Кукулькан -- Пернатый Змей

Первая желтая сцена

Желтый занавес цвета зари, волшебного утреннего цвета. Желтый Кукулькан
-- и голова, и руки, и волосы, и ходули, и обувь, и одежда, и маска, и
перья, и браслеты--у желтого занавеса цвета зари. Перед ним Гуакамайо--
разноцветная птица с человека величиной. Кукулькан очень высокий, потому что
стоит на ходулях.
Кукулькан. Я -- как солнце!
Гуакамайо. Квак?
Кукулькан. Я -- как солнце! Гуакамайо. Кваку-квак, квак?
Кукулькан. Я -- как солнце! Гуакамайо. Квак, квак, кваку-квак, квак?
Кукулькан. Я--как солнце!
Гуакамайо. Ты-- солнце, аку-квак. Твой круглый дворец, обитель солнца,
владеет землей, и небом, и морем, и садами, и поутру, и днем, и ночью.

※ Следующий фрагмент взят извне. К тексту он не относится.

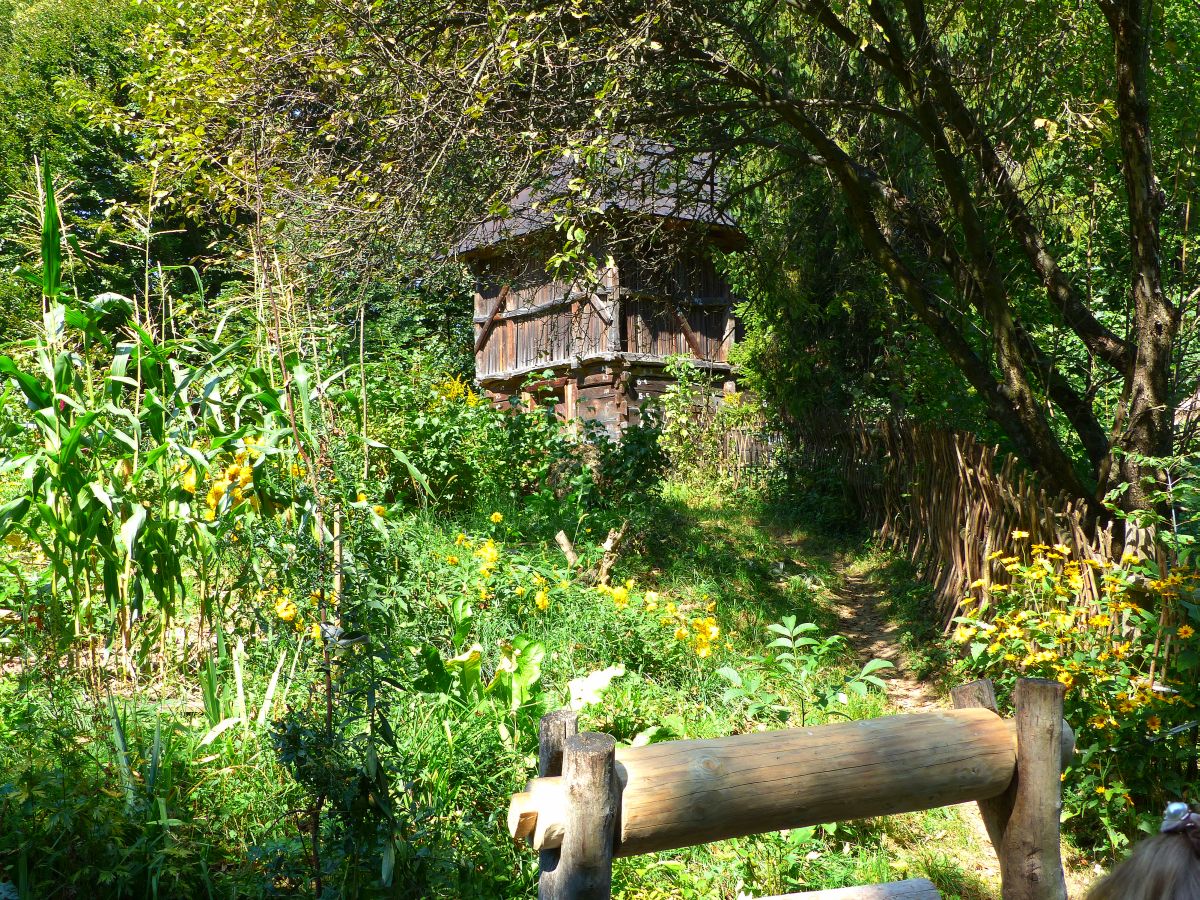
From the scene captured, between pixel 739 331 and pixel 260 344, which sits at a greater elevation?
pixel 739 331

(Медленно, торжественно.) Утром, днем, ночью...
Кукулькан. Я -- как солнце!
Гуакамайо. Аку-квак. ты -- солнце, и твой дворец трехцветен -- он
желтый, как зори, красный, как полдень, и черный, как ночь.

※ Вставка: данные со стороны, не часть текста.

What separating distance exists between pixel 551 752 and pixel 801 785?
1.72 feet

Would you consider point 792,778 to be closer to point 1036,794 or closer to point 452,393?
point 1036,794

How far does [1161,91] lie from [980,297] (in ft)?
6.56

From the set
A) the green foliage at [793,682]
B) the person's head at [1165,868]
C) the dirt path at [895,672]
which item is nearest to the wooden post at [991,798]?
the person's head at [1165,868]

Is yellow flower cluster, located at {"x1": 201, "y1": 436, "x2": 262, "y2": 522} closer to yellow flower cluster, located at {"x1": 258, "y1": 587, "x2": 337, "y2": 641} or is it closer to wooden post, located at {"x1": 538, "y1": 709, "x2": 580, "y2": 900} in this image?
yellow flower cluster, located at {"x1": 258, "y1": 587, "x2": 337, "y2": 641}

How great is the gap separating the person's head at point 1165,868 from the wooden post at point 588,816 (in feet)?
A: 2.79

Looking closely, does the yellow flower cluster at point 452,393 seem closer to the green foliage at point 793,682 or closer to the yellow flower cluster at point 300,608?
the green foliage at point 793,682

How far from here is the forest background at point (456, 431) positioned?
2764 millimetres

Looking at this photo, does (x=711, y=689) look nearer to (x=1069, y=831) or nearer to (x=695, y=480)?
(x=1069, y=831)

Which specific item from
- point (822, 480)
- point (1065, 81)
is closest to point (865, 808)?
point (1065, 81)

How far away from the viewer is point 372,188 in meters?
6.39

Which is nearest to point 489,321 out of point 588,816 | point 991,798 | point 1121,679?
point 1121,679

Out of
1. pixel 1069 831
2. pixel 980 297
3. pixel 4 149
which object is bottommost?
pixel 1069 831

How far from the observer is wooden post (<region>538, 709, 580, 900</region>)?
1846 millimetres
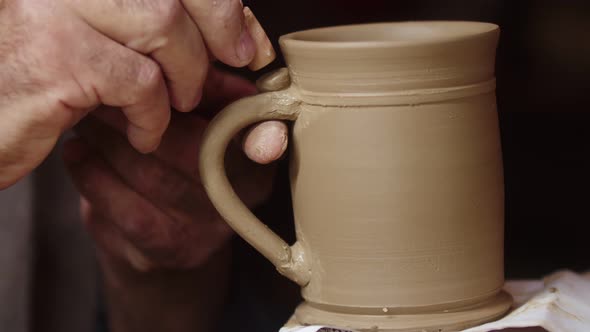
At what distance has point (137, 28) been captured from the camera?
3.02 feet

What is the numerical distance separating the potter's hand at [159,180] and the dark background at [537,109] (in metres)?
1.25

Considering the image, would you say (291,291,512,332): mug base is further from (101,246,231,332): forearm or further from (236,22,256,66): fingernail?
(101,246,231,332): forearm

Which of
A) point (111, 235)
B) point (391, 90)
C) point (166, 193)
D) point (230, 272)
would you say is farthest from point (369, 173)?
point (230, 272)

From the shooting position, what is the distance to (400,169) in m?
0.92

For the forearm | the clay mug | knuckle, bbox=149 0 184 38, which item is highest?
knuckle, bbox=149 0 184 38

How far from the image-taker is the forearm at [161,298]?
156cm

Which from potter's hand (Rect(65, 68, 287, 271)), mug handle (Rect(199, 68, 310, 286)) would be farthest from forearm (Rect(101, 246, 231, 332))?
mug handle (Rect(199, 68, 310, 286))

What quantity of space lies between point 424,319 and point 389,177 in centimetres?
16

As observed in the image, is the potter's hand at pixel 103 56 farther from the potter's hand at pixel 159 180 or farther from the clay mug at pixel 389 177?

Кукулькан. Я -- как солнце!
Гуакамайо. Ты -- солнце, аку-квак, ты -- солнце! Как солнце, не в силах
вернуться, летишь ты от утра к полудню, от полудня -- к ночи, снова к
утру...
Кукулькан. Я -- как солнце!
Гуакамайо.... от утра к ночи, от ночи к утру, и к ночи, и к утру, и к
ночи, и к утру... (Порхает все быстрее, все легче, и детская его резвость не
вяжется с тяжелым телом.) От утра к ночи, от ночи к утру, и к ночи, и к
утру, и к ночи...
Кукулькан. Я -- как солнце! Я выхожу, словно сутки, в желтом платье,
когда заря еще жаждет, и, не считая золотых жуков в моей влажной, пламенной
гриве, ласкаю блестящие, словно тростник, когти попугаев, белые перья цапель
и клюв птицы Гуакамайо, мерцающий лунным светом...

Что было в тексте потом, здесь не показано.